Against our better judgment, on Saturday night Joshua and I went to Saint Paul to hear the Saint Paul Chamber Orchestra in concert.
We attended the concert as a favor to Joanne, an attorney at Josh’s firm. Joanne had wanted to hear the guest soloist, mezzo-soprano Isabel Leonard, but Joanne’s husband had refused to go to the concert—he has declared a moratorium on SPCO concerts until all current musicians are replaced and a Music Director named—and Joanne had not wanted to go by herself.
Our arrangements were all very last-minute—and, at the VERY last minute, we were joined by Joanne’s sister-in-law.
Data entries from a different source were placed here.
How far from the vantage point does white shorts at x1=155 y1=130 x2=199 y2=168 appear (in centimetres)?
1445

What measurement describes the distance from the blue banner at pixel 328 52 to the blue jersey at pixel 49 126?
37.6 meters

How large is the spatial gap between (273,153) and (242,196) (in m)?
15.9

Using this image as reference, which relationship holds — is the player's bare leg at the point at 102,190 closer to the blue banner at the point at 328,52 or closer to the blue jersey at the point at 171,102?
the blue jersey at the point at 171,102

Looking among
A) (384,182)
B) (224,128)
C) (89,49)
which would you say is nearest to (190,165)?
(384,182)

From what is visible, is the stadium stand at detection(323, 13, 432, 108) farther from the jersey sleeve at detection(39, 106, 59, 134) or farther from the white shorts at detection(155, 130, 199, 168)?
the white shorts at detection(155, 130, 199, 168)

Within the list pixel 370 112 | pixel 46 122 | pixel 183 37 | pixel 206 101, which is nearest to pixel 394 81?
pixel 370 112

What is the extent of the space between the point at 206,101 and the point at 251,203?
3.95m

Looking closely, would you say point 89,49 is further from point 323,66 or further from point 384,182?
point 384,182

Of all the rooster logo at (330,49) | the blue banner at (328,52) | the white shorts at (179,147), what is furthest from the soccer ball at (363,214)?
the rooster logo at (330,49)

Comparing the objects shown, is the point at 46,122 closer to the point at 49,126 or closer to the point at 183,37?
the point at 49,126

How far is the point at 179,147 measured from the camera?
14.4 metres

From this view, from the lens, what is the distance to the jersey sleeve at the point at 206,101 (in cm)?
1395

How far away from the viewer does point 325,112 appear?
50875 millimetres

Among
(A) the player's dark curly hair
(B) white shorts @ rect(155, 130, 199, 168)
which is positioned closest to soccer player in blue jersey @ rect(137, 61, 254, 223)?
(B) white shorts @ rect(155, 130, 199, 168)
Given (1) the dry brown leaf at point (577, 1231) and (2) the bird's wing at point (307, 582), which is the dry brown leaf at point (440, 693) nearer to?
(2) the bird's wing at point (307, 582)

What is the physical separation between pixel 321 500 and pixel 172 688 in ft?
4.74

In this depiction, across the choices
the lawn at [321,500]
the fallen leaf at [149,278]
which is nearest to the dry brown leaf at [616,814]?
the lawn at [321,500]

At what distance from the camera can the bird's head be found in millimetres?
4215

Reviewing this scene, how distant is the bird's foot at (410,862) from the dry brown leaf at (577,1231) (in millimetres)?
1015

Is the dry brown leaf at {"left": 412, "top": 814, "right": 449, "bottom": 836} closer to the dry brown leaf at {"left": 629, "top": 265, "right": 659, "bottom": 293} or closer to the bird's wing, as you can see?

Many persons are predicting a major career for Leonard, who is just starting to obtain important engagements. Leonard has a voice of some size and some color. She is a competent musician and—singing Berlioz’s Les nuits d'été—her French was acceptable. She has an earnest and graceful stage demeanor.
“Where never is heard a discouraging word” has long been the official policy for local music reviews. In critical notices of the Leonard concert, the Minneapolis Star Tribune and Saint Paul Pioneer Press, both of which employ stringers, carried on as if a young Janet Baker had graced the Saint Paul stage. The overstatement, even puffery, of the stringers was sheerest foolishness: what Saint Paul heard was a capable singer, not a special one. Leonard will have the honorable career of a Béatrice Uria-Monzon, not the spectacular one of a Teresa Berganza.
Les nuits d'été, perhaps the most bewitching of song cycles, lacks a great current interpreter. I have heard Susan Graham and Anne Sofie von Otter, both distinguished artists, come to grief in the work. Is there an active singer that can do the work justice?
Much as I hate to say this (because I cannot stand her fundamental phoniness and smarminess), I think Renée Fleming should have a go at Les nuits d'été. Fleming’s French is faultless; Victoria de los Ángeles and Régine Crespin, among others, have shown that a soprano voice can handle the tessitura of Les nuits d'été.
The Berlioz was the main event of the first half of the program; Beethoven’s Symphony No. 2 was the main event of the second half.
The conductor, Edo de Waart, gave a lightweight, glib account of the Beethoven. The SPCO needs to stop engaging de Waart; the man has nothing to offer.
Two John Adams orchestrations of piano compositions completed the program. Adams’s “The Black Gondola”, a very imaginative and very successful orchestration of Franz Liszt, opened the concert. Adams’s “Berceuse elegiaque”, a less successful orchestration of Ferruccio Busoni, opened the second half of the program. Both Adams orchestrations had premiered in Saint Paul in 1989.
The SPCO needs to engage a Music Director, a Music Director that can shape up and elevate the ensemble. In its present incarnation, the SPCO plays cleanly and in tune—and that’s about it.
My suggestion is that the SPCO go after one of the young German hotshots, Christoph König or Cornelius Meister, before their fees get out of hand—and before the Baltimore Symphony grabs one and a major European orchestra the other.
König or Meister could set the town on its ear—and provide something the Twin Cities has not had since Dimitri Mitropoulos left town in 1949: a conductor worth hearing week after week.